Vedere che gli studenti si muovono da tutto il mondo per aiutare il
Madagascar sta suscitando un senso di orgoglio nelle popolazioni
locali, e la consapevolezza che ciò che esiste nelle loro foreste
non si trova altrove.
Il lavoro da fare, in
ogni caso, è ancora molto. Il sistema di sovvenzionamento degli
studenti locali ha favorito la formazione di una parte della classe
medio-alta della società, ovvero giovani le cui famiglie possono
permettersi di mandarli all’università. Un privilegio destinato a
una piccola fetta di popolazione, escludendo gli abitanti dei
villaggi limitrofi alla foreste che guardano a questa élite
con sfiducia. Si tratta comunque di un risultato non da poco,
rispetto ad altri Paesi in cui i quadri dirigenziali non hanno una
preparazione adeguata e sono spesso corrotti. «Questa generazione
sarà pronta a influenzare le politiche di conservazione in senso
positivo, speriamo meno attratta da profitti a corto termine.

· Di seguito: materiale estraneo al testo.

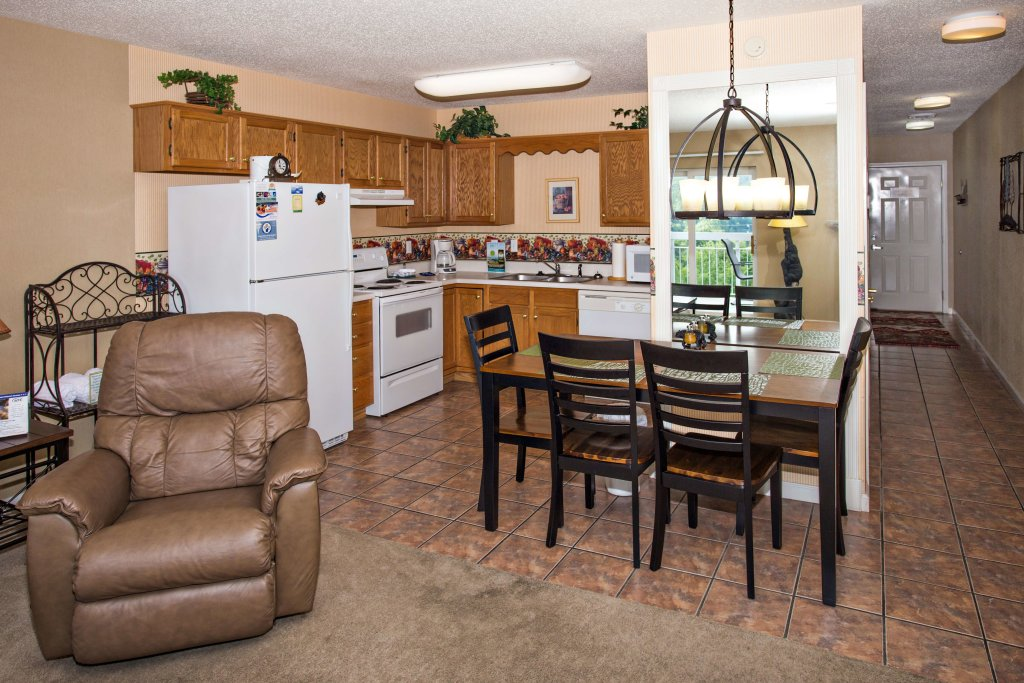 Photo of a Pigeon Forge Condo named Whispering Pines 451 - This is the fourteenth photo in the set.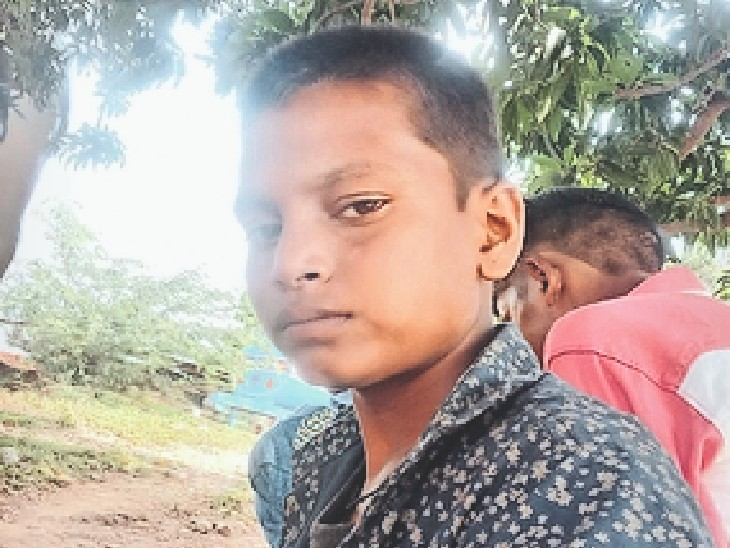 बदमाशों की बाइक में पेट्रोल खत्म हुआ, चकमा देकर भागा बांसवाड़ा,Banswara - Dainik Bhaskar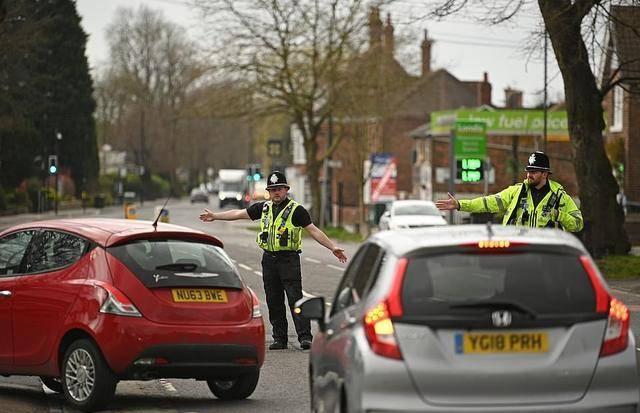 民众不听劝,仍频繁外出,英国多地警方宣布将严查居民购物车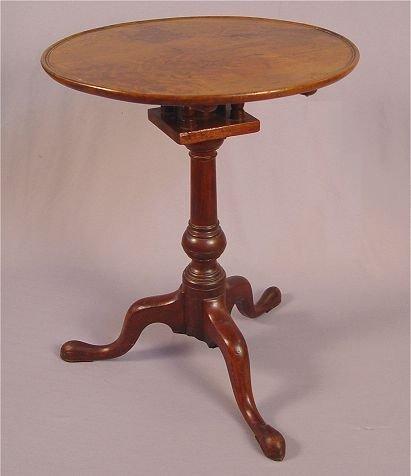 1024: PHILADELPHIA QUEEN ANNE TILT-TOP TEA TABLE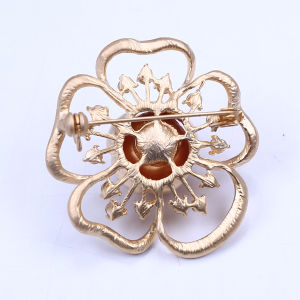 New Flower Design Gold Plated Copper Alloy Brooch with Big Shell Pearl pictures & photos
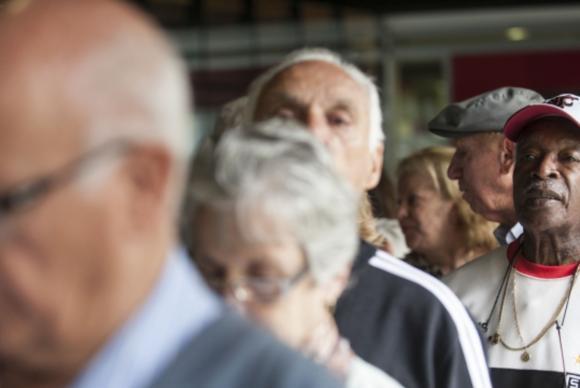 Média salarial dos idosos é a maior do País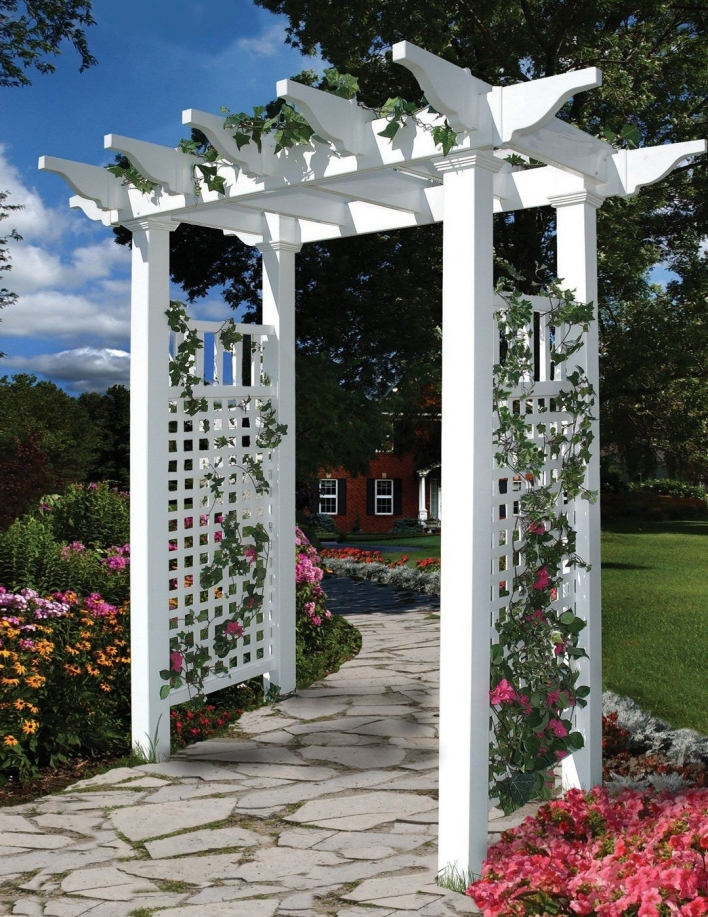 84 Backyard Decoration Ideas for Transform Your Backyard with A Quality Wood Pergola or Arbor 6381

Tuttavia, per il contadino che taglia la legna nella foresta, poco
cambia se a gestire la conservazione è un europeo o un malgascio
della capitale». Queste persone rappresentano l’80% della
popolazione e vivono in condizioni di estrema povertà: servono
perciò esempi concreti che leghino la presenza e la tutela dei
lemuri e del loro habitat a un futuro più prospero. I vantaggi, in
ogni caso, superano gli svantaggi. «L’anno scorso ho partecipato
alla commissione di laurea di una giovane malgascia, che aveva
lavorato con un mio studente italiano di Pisa», racconta Donati.
«Vederla laurearsi nel suo Paese, con una tesi di qualità
paragonabile alle nostre, è stata una grande soddisfazione. E sopra
ogni altra cosa una speranza, potremmo dire l’unica reale, di
vedere presto un cambiamento in Madagascar».